Passage provided:
RE: RE : Problem with crawl and recrawl

José Mestre Mon, 08 Dec 2008 08:48:55 -0800

Hi again, I have no answer.
Why are my documents unfetched when I do a recrawl please ?


Thks.

José Mestre

-----Message d'origine-----
De : José Mestre [mailto:[EMAIL PROTECTED] 
Envoyé : mardi 2 décembre 2008 14:07
À : [email protected]
Objet : RE : RE : Problem with crawl and recrawl

Hi,

62 docs are in the index.

José

________________________________________
De : Alexander Aristov [EMAIL PROTECTED] Date d'envoi : mardi 2 décembre 2008 
06:58 À : [email protected] Objet : Re: RE : Problem with crawl and 
recrawl

Maybe silly question but

How to know how many docs are in the index?

Stated goal a: Summarize the thread in two sentences.
The rows given next have no connection to the thread.

Dataset entries:
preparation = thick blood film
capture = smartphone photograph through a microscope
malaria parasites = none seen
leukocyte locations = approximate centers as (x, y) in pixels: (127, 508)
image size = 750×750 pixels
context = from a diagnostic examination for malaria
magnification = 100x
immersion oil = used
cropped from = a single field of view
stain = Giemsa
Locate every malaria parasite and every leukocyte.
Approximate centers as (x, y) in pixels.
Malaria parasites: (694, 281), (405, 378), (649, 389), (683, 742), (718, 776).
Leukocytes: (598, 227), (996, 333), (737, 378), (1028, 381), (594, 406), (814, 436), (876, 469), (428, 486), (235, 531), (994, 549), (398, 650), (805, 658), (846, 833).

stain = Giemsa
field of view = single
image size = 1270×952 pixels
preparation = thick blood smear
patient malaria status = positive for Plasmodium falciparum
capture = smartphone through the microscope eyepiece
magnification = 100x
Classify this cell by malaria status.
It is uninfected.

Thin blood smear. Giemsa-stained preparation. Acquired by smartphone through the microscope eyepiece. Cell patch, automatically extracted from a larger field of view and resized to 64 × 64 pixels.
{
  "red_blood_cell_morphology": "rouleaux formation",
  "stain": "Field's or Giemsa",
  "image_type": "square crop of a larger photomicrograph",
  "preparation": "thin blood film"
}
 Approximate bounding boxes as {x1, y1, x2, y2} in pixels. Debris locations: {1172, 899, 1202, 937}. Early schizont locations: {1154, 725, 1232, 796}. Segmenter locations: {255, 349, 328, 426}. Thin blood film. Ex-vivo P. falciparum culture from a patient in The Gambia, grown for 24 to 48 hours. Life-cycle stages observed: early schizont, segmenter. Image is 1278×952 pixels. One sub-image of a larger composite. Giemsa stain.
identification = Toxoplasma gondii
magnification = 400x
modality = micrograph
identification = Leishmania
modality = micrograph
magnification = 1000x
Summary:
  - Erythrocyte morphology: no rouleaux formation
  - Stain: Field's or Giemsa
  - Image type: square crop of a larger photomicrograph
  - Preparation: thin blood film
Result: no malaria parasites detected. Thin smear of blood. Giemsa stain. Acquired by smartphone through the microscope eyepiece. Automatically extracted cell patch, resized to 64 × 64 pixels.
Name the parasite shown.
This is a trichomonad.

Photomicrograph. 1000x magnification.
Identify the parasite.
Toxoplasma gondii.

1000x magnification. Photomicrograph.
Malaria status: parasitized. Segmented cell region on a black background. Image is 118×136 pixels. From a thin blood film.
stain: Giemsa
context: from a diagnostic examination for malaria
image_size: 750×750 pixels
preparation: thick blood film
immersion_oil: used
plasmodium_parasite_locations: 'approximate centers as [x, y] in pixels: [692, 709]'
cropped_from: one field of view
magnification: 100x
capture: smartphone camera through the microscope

Stated goal b: Rewrite the rows from their start through the line containing "658), (846, 833).", replacing "smartphone photograph" with "smartphone image" and leaving everything else unchanged.

Response a: José Mestre writes again to say he has received no answer and asks why his documents are unfetched when he does a recrawl. Earlier in the thread, Alexander Aristov asked how to know how many documents are in the index, and José replied that 62 are in the index.

Response b:
preparation = thick blood film
capture = smartphone image through a microscope
malaria parasites = none seen
leukocyte locations = approximate centers as (x, y) in pixels: (127, 508)
image size = 750×750 pixels
context = from a diagnostic examination for malaria
magnification = 100x
immersion oil = used
cropped from = a single field of view
stain = Giemsa
Locate every malaria parasite and every leukocyte.
Approximate centers as (x, y) in pixels.
Malaria parasites: (694, 281), (405, 378), (649, 389), (683, 742), (718, 776).
Leukocytes: (598, 227), (996, 333), (737, 378), (1028, 381), (594, 406), (814, 436), (876, 469), (428, 486), (235, 531), (994, 549), (398, 650), (805, 658), (846, 833).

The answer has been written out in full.